In zijn nieuwe boek The Writing on the Wall: China and the West in the 21st Century haalt Will Hutton dat Chinese ontwikkelingsmodel onderuit. Hij krijgt daarvoor applaus van Martin Wolf, chief economist van The Financial Times, die ook van mening is dat China – ondanks zijn onloochenbare successen in armoedebestrijding de voorbije 25 jaar – zijn tweeslachtige systeem van autoritair leninisme en halfslachtige kapitalisme niet kan volhouden.

Het ziet er niet naar uit dat Hu Jintao, die na het congres van de Chinese Communistische Partij (CCP) in november een tweede termijn als partijsecretaris ambieert, daartoe bereid is. “Hu Jintao regeert over een staat die vandaag beter gefinancierd wordt, beter georganiseerd is en meer gecentraliseerd dan in 1993,” schrijft Hutton. Onlangs nog riep de president de CCP op haar greep op de Chinese maatschappij niet te verzwakken.
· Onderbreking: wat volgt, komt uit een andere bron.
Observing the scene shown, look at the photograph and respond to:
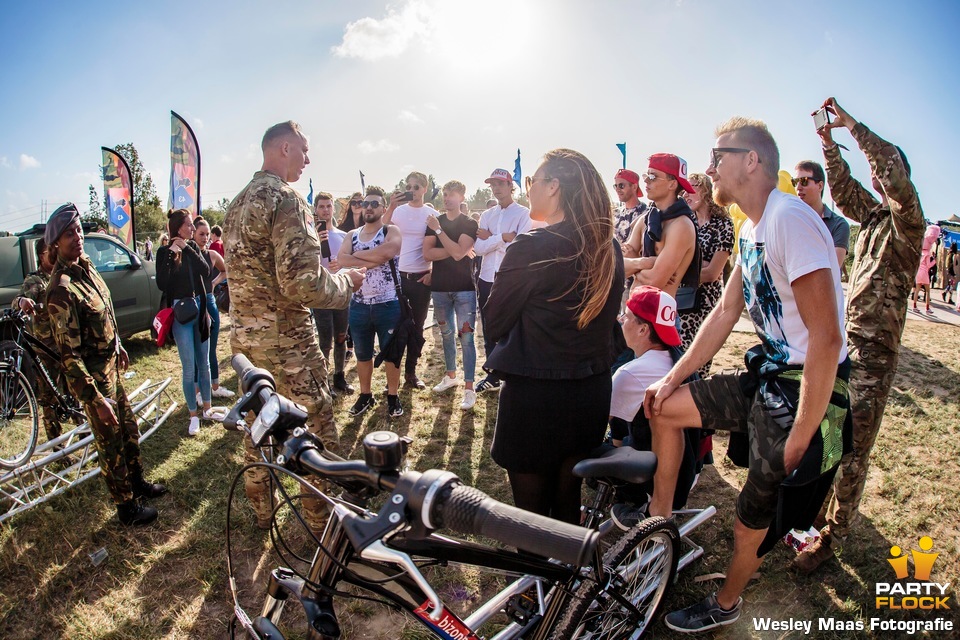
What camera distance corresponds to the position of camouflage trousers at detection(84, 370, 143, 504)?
336 cm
Toen Hu Jintao in 2002 aan de macht kwam, waren de eerste signalen van sociale onrust op het achtergebleven platteland hoorbaar. Hu vroeg meteen aandacht om de gapende kloof tussen de rijke kustgebieden (gemiddeld jaarloon van 900 euro) en het arme binnenland (gemiddeld jaarloon van 173 euro) te dichten. Vijf jaar later is het aantal boerenopstootjes alleen maar groter. Onder Mao was iedereen arm, vandaag is de rijkdom geconcentreerd in enkele handen. Slechts 1 % van de gezinnen controleert 60 % van de welvaart, corruptie is wijdverspreid.

Hu Jintao is uit hetzelfde autoritaire hout gesneden als zijn voorgangers en looft de zusterpartijen van Cuba en Noord-Korea. Hutton wijst erop dat zowel de Oeso als de Wereldbank in recente rapporten over China “tegelijk de enorme vooruitgang prijzen en hun bezorgdheid uitdrukken over de lange weg die nog moet worden afgelegd naar een volwaardige vrije-markteconomie.” De Verenigde Staten dienden vorige week klacht in bij de Wereldhandelsorganisatie, omdat China nog altijd zijn uitvoer zou subsidiëren, Japan overweegt eenzelfde stap.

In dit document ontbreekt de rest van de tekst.